DET guidelines are sector-focused, nuanced and granular, unlike other global ex ante frameworks, which impose sweeping obligations on a few large companies across the board. By targeting food delivery’s real pain points—fees, delivery accountability, contracts, and ranking-transparency—they better reflect sector-specific realities.


Further, DET's framework addresses competition concerns, without being overly prescriptive like other ex ante regulations. While it prohibits platforms from preferencing, below-cost predatory pricing and exclusivity, it does so without any "gatekeeper" designation. By avoiding rigid size-based labels, DET does not penalise bigness. Instead, it applies the guidelines across the sector without compartmentalising the market into big versus small.


The guidelines also stop short of banning anti-steering provisions, unlike the EU DMA. Anti-steering refers to restrictions a platform (like an app store or market platform) imposes to prevent business users (e.g., app developers or businesses) from informing consumers about alternative offers, pricing, or payment options outside the platform. Platforms argue that banning anti-steering hurts them because, (i) they spend money to bring in customers, and businesses could then use the platform only for visibility but push users to book or pay directly elsewhere, avoiding fees. Illustratively, Booking.com says hotels use its site to attract customers but then try to redirect them to cheaper direct bookings on their own sites or apps.

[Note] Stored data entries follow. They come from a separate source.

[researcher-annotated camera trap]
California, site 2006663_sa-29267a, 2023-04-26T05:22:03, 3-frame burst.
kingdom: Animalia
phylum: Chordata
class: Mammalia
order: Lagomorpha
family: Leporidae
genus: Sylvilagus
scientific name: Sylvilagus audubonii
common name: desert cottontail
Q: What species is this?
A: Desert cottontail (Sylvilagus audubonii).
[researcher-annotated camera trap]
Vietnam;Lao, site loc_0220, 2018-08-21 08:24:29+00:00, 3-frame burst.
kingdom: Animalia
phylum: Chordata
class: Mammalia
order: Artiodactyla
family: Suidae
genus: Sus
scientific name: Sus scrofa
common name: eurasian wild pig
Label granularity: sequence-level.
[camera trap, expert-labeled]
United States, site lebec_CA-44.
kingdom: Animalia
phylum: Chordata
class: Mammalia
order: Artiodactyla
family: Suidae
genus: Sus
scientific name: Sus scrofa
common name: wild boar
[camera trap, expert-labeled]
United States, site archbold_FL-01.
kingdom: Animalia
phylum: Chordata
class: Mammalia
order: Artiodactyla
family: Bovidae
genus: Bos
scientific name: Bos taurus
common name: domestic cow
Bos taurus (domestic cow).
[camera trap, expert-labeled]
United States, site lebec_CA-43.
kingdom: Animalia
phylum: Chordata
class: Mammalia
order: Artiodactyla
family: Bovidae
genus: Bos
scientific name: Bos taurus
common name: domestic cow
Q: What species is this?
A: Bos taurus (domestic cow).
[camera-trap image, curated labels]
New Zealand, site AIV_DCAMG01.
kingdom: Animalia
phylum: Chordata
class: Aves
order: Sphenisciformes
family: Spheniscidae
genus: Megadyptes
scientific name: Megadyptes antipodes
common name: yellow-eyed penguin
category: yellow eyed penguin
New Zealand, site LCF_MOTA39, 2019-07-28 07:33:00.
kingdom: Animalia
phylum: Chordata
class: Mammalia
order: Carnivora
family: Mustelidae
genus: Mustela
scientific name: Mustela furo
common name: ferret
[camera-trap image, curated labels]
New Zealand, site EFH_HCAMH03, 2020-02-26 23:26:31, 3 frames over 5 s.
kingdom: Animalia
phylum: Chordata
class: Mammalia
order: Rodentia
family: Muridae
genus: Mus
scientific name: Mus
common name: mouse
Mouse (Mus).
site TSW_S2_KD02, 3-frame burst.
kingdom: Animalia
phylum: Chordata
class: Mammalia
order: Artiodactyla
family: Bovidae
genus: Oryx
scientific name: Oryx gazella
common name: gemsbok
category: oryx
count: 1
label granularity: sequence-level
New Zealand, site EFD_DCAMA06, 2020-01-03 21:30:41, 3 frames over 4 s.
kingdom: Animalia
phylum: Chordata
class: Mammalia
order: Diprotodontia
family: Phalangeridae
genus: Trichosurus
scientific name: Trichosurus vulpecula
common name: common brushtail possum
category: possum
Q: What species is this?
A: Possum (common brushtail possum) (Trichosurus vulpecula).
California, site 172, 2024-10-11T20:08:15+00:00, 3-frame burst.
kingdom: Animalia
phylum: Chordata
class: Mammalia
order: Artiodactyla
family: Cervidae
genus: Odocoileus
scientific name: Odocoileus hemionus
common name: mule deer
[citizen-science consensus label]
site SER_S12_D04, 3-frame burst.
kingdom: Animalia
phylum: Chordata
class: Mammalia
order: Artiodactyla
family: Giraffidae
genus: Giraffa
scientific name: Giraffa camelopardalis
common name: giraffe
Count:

Lastly, the DET wisely leaves out interoperability obligations. Restaurants or 3PLs are therefore not guaranteed a single, unified interface to manage menus, orders, or promotions across platforms such as Talabat, Deliveroo, and Noon simultaneously. While interoperability might theoretically lower costs for smaller players, it threatens to erode platform loyalty, disincentivizes investment in superior interfaces, and introduces new cybersecurity risks.

By avoiding these sweeping requirements, DET acknowledges that over-regulation can stifle the very dynamism that makes digital platforms valuable. Its framework promises accountability for consumers, fairer terms for restaurants and 3PLs, and a more predictable, innovation-friendly environment for platforms.